Vous entendez bien que cette position de Lacan de se soumettre aux positions subjectives du patient, cette position analytique, se trouve subvertie par un autre discours, qui suggère au patient une autre voie, celle de jouir de son corps, mais de jouir en bon consommateur sous prescription pharmacologique.

Ce qui a été à l’œuvre dans ma confusion auprès de ce jeune homme, c’est bien sur l’effet d’un discours courant.
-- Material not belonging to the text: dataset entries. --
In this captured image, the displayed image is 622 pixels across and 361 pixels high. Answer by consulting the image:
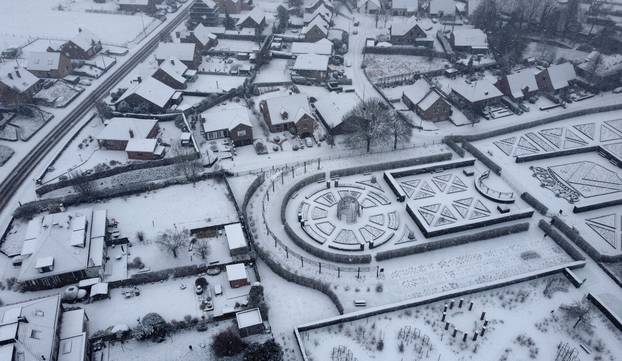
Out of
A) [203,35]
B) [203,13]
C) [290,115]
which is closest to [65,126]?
[203,35]

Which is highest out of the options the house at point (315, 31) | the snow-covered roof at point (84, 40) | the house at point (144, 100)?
the house at point (315, 31)

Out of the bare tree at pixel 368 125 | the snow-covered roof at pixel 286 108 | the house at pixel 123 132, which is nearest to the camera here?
the bare tree at pixel 368 125

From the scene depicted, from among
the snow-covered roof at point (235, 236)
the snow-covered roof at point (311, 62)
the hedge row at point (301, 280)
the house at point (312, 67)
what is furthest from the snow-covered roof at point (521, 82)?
the snow-covered roof at point (235, 236)

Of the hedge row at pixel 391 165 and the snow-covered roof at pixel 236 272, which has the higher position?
the hedge row at pixel 391 165

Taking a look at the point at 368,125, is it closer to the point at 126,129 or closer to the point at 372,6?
the point at 126,129

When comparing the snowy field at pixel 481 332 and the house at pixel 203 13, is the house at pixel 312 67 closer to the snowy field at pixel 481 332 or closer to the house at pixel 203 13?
the house at pixel 203 13

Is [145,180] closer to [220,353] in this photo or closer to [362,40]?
[220,353]

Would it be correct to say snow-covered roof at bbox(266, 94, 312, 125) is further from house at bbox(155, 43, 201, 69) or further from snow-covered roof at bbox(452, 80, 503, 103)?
snow-covered roof at bbox(452, 80, 503, 103)
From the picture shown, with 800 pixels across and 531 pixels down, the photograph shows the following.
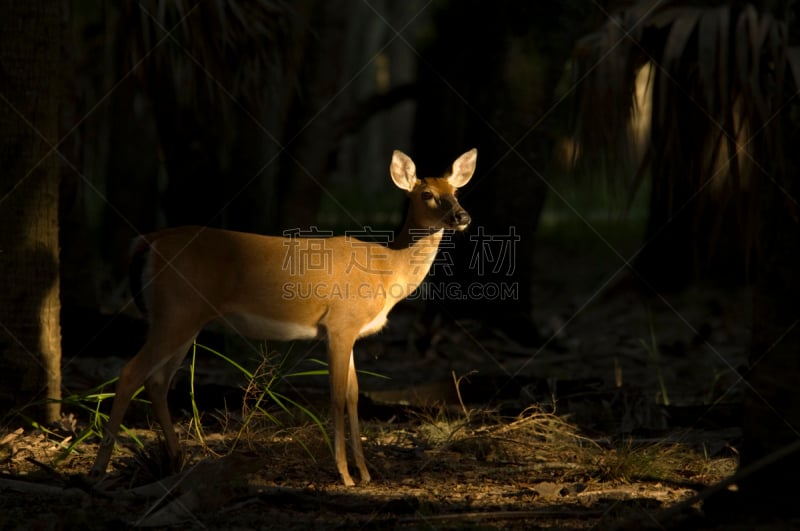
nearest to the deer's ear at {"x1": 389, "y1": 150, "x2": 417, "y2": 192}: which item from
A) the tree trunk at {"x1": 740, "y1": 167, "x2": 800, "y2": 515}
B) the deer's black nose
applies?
the deer's black nose

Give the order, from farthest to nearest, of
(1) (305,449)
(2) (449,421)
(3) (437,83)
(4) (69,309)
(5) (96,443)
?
(3) (437,83) → (4) (69,309) → (2) (449,421) → (5) (96,443) → (1) (305,449)

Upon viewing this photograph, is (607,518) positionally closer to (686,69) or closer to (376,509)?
(376,509)

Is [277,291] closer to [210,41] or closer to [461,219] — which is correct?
[461,219]

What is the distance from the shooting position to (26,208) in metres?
7.29

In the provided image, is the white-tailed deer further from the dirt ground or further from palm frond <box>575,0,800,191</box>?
palm frond <box>575,0,800,191</box>

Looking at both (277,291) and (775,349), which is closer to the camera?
(775,349)

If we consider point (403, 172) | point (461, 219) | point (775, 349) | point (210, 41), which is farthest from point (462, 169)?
point (775, 349)

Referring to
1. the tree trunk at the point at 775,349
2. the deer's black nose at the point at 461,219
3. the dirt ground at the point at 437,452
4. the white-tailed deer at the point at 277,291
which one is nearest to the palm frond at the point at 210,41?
the white-tailed deer at the point at 277,291

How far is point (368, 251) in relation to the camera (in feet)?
24.3

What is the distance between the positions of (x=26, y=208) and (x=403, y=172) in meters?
2.61

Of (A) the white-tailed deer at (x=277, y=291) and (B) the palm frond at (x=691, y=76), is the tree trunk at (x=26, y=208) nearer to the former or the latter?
(A) the white-tailed deer at (x=277, y=291)

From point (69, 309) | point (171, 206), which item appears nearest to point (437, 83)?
point (171, 206)

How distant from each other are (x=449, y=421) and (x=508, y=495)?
179 cm

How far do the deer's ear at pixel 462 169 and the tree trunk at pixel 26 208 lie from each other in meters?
2.79
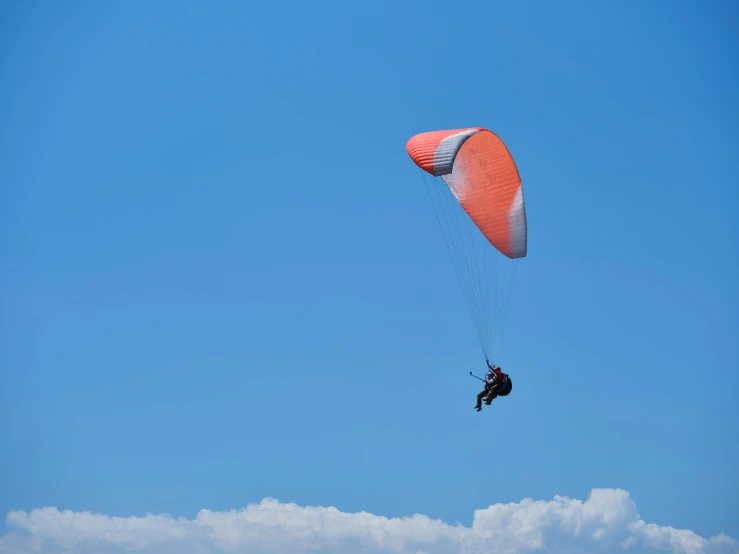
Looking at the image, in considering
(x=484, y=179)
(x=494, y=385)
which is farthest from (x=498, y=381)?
(x=484, y=179)

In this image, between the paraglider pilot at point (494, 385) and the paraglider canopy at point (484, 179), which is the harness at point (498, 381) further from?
the paraglider canopy at point (484, 179)

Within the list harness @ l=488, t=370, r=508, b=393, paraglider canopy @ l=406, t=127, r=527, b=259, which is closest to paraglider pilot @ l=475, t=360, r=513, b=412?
harness @ l=488, t=370, r=508, b=393

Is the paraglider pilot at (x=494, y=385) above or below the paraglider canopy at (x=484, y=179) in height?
below

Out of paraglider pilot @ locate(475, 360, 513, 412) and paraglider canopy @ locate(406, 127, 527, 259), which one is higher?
paraglider canopy @ locate(406, 127, 527, 259)

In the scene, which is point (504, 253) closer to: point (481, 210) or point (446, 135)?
point (481, 210)

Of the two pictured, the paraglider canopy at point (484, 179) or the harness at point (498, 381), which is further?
the paraglider canopy at point (484, 179)

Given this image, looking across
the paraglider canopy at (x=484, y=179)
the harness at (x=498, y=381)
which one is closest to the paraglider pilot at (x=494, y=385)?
the harness at (x=498, y=381)

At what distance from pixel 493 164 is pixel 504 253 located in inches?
138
Les signifiants « empowerment » et « c’est son corps donc c’est son choix », m’apparaissent de même structure, je proposerais celle du cinquième discours, le discours capitaliste.

Ce discours capitaliste, qui circule dans nos institutions de soin, et j’ai essayé de vous le faire entendre, s’il en était besoin, par cette analogie au discours des institutions internationales, ce discours à quand même un effet, c’est qu’il annule, annihile le discours du maitre, et de conséquence la position du discours médical envers le patient.

Mais cet effet de sidération ressenti lors de ce signifiant articulé par mon patient, a été aussi l’effet de la perversion de ce discours :

Le renversement proposé autour de l’écoute et des propos des patients par ce discours administratif, et relayé par certains, est un coup de force pervers afin de faire admettre au patient le bien-fondé que l’on veut lui imposer en lui faisant croire que c’est lui qui le demande. 

C’est radicalement l’envers de la place de l’analyste qui se fait l’objet du discours de l’Autre.

C’est en effet incompatible avec l’écoute et la prise en compte de la structure psychotique.

Alors « dur » transfert, DUR c’est ce que j’ai ressenti auprès de ce patient, que je pourrais nommer, en faisant un clin d’œil à la résistance de l’analyste, comme une sorte d’irrésistance du transfert aux prises avec ce discours.

J’ai évoqué au début de mon propos, Tosquelles, et en écoutant une émission sur la psychiatrie, il y avait des propos de famille, je crois que c’était le père d’une femme ayant été admise à Saint Alban, et ce père disait que dans ce lieu, ce qu’il avait apprécié, c’est que sa fille avait pu vivre sa folie.

Vivre sa folie, je pense que ce jeune patient, c’est ce qu’il aimerait.